Yom Ha’Shoah is also much more specifically Jewish and heavily Israeli as opposed to the universalism of Holocaust Remembrance Day. It is situated directly in between Passover and the back-to-back holidays of Israeli Memorial Day and Independence Day. This is all very deliberate and loaded with meaning. While sitting at the Passover seder table, Jews recount the story of going from slavery to freedom. How Moses demanded that Pharaoh let his people go and how Nahshon had to first step neck deep into the Red Sea before the waters parted. Suffering and redemption. Then, so soon after there is yet another holiday cycle that observes suffering and redemption. Suffering through the Holocaust and redemption through the State of Israel. But it is no longer Nachson’s faith that led the way, but the valor and sacrifice of first the Jewish resistance to Hitler, then the soldiers and terror victims commemorated on Memorial Day.
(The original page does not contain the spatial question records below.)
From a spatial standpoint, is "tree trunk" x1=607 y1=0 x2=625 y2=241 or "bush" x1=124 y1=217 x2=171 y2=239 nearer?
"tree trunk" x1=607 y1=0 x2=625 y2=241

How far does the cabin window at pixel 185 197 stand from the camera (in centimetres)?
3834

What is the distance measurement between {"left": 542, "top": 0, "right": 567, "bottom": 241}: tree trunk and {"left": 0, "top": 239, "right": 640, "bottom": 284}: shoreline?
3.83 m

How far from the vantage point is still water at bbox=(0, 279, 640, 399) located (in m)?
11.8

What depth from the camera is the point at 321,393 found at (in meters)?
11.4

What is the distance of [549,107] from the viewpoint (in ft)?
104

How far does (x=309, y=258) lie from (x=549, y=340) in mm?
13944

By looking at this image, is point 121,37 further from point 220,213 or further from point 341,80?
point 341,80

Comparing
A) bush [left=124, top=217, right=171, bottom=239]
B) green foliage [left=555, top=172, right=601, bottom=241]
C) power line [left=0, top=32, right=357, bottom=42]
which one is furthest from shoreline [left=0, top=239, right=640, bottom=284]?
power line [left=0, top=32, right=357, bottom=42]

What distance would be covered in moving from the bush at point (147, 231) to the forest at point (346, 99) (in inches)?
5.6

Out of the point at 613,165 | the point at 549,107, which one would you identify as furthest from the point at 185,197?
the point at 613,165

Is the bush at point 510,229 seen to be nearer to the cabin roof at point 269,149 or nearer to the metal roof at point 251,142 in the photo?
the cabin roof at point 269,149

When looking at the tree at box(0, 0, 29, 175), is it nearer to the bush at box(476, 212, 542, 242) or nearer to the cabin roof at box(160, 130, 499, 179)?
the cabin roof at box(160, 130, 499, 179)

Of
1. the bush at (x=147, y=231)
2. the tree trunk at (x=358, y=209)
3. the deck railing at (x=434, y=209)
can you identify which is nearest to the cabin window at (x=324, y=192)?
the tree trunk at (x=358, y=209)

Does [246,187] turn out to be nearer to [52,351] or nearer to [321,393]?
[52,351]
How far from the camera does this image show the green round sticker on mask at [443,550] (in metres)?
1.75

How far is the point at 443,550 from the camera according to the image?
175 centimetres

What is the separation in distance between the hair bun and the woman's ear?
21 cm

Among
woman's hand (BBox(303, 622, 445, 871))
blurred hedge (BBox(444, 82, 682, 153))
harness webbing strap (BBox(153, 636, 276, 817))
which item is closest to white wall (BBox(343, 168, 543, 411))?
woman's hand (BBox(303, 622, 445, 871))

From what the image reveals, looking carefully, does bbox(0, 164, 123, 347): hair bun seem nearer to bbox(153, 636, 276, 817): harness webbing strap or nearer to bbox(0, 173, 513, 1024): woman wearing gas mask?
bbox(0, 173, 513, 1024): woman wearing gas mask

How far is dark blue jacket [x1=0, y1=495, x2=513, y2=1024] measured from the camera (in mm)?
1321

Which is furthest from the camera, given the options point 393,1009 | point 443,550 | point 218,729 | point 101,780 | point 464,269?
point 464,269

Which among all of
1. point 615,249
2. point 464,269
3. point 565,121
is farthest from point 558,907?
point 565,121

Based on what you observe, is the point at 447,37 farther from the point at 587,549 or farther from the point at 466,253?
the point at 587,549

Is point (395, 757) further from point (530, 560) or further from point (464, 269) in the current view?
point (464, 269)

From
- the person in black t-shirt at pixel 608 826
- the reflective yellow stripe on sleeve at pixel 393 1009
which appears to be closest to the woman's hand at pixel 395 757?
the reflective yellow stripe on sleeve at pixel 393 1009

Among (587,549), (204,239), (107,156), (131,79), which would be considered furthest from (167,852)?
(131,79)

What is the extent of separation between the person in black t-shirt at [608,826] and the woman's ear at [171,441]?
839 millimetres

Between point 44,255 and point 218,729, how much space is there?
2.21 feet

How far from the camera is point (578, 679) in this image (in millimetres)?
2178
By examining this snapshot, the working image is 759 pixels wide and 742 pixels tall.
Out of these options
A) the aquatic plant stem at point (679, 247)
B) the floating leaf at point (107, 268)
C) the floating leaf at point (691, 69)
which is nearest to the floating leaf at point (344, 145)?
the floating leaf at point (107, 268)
The Jewish year is cyclical series of holidays and remembrances unchanged meant to teach different lessons throughout the year. Yom Ha’Shoah was inserted into the calendar following many of the same beats to echo some of the same themes.
So we are left with the final message of Yom HaShoah: the Jewish people reclaiming their dignity and strength after one of the greatest horrors in history, and remembering this in the same way as so many other horrors before.